**TEXTO DA PÁGINA:**
%%
Do ponto de vista da construção do conhecimento, isso significa antes de mais nada a integração de dois campos culturais: a educação e a comunicação, ambas estruturadas como espaços de luta entre grupos e interesses contraditórios, ambas importantes no processo de criação e transmissão da cultura. No campo da educação e no da comunicação, agentes e instituições se confrontam apropriando-se desigualmente do capital simbólico específico de cada um deles (Bourdieu 1994).
No Brasil, a história desses dois campos mostra trajetórias bem diferentes. No campo da comunicação, os principais atores são privados e o processo incorpora rapidamente as inovações técnicas. O papel do Estado tem sido mais próximo ao de cliente preferencial e generoso do que ao de instância de regulação. No campo da educação, ao contrário, os atores mais importantes são públicos, os investimentos, insuficientes e o processo tende a resistir à mudança, especialmente à incorporação de novas técnicas.
Enquanto a escola, pobre e abandonada, vive uma crise que não é só paradigmática, mas também de identidade e de auto-estima, perplexa diante da multiplicidade e da complexidade de suas novas tarefas, as mídias triunfantes invadem os espaços mais reservados do cotidiano, tornando-se extensões naturais de nossos sentidos, concretizando assim as profecias de McLuhan.
O capital cultural com melhor valor no mercado das trocas simbólicas está mais no campo da comunicação, seja no mundo real dos negócios (onde 30 segundos de publicidade podem valer o salário de dez mil professores), seja no mundo simbólico do imaginário popular, especialmente na percepção dos jovens, que sonham com a celebridade aparentemente fácil ofertada pelas mídias.
Na intersecção desses dois campos, ocorre o processo de socialização das novas gerações, processo extremamente complexo que integra de modo interativo todos os elementos do meio ambiente da criança. Nesse processo atuam muitas instituições: a família, a escola e a Igreja eram as principais. Agora atuam também nesse processo, de modo voluntário e insistente, inúmeras empresas produtoras e distribuidoras de "bens culturais": os sistemas de mídia (Belloni 1992 e 1994).
A escola ainda não conseguiu integrar esses bens culturais produzidos pelas mídias, e que são consumidos pela maioria das crianças, consumo este desigualmente distribuído entre grupos sociais. A escola de qualidade terá que integrar as novas tecnologias de comunicação de modo eficiente e crítico, sem perder de vista os ideais humanistas da modernidade (isto é, evitando aquele velho mecanismo que consiste em jogar fora a criança com a água do banho), mostrando-se capaz de colocar as tecnologias a serviço do sujeito da educação - o cidadão livre -, e não a educação a serviço das exigências técnicas do mercado de trabalho.
%%
**DADOS:**
%%
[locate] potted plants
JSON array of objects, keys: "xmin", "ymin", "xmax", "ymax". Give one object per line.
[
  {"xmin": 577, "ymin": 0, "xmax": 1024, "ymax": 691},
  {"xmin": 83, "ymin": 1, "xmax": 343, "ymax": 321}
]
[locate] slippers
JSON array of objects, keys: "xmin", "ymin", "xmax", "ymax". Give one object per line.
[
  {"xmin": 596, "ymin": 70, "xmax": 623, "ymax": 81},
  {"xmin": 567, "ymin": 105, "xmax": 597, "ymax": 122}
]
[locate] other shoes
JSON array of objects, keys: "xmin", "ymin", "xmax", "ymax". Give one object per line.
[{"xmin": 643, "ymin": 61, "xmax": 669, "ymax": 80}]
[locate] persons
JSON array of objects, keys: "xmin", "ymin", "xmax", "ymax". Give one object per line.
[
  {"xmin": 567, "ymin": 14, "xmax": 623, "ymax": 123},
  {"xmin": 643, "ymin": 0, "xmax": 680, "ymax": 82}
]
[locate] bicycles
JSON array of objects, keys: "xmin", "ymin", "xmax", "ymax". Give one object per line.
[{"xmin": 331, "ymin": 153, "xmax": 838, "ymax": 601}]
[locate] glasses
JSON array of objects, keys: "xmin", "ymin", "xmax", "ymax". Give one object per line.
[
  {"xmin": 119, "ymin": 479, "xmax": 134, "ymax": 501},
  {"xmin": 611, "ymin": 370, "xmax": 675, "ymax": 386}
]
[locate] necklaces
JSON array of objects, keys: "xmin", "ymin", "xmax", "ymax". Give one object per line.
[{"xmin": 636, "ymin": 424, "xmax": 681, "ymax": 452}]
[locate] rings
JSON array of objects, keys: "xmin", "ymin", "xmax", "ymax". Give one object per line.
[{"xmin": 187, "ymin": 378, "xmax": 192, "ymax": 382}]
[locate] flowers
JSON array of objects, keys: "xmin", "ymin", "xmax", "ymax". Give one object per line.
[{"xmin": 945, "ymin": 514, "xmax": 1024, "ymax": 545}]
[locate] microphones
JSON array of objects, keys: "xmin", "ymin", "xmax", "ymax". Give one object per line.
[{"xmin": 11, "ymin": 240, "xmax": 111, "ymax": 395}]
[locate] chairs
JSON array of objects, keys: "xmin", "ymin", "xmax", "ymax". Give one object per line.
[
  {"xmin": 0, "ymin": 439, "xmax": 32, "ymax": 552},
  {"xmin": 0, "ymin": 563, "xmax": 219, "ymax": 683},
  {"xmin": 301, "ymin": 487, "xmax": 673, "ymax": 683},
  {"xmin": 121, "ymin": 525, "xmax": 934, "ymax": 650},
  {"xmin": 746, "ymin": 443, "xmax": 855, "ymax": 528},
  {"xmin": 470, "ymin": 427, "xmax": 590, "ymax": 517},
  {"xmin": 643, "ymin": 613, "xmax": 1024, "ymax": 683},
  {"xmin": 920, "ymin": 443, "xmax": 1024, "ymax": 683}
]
%%
**TAREFAS DO EXERCÍCIO:**
1. No texto sobre educação e comunicação, quanto podem valer 30 segundos de publicidade?
2. Dê a continuação do texto sobre educação e comunicação a partir do ponto em que ele termina.

**RESPOSTAS POR TAREFA:**
1. O salário de dez mil professores.

2.
O campo da comunicação é um campo cultural que cresce em importância e visibilidade no mercado globalizado e está caracterizado pelo uso intensivo de meios tecnológicos de transmissão de informações. Esse campo se estrutura em sistemas de mídia que preenchem diferentes funções: ideológica, informativa, de entretenimento, cognitiva etc. É no cumprimento eficiente dessas funções que as mídias vão penetrando e interferindo na ação de outras instituições em outros campos, como a família, invadida pela moral das telenovelas e dos desenhos animados, ou a escola, que ainda não sabe lidar com suas mensagens e linguagens. Para não falar das religiões que tiveram que se adaptar a elas.
O campo da educação enfrenta, pois, mais este desafio: o de constituir-se em espaço de mediação entre a criança e esse meio ambiente tecnificado e povoado de máquinas que lidam com a mente e o imaginário. Cabe à escola não só assegurar a democratização do acesso aos meios técnicos de comunicação os mais sofisticados, mas ir além e estimular, dar condições, preparar as novas gerações para a apropriação ativa e crítica dessas novas tecnologias. É função da educação formar cidadãos livres e autônomos, sujeitos do processo educacional: professores e estudantes identificados com seu novo papel de pesquisadores, num mundo cada vez mais informacional e informatizado.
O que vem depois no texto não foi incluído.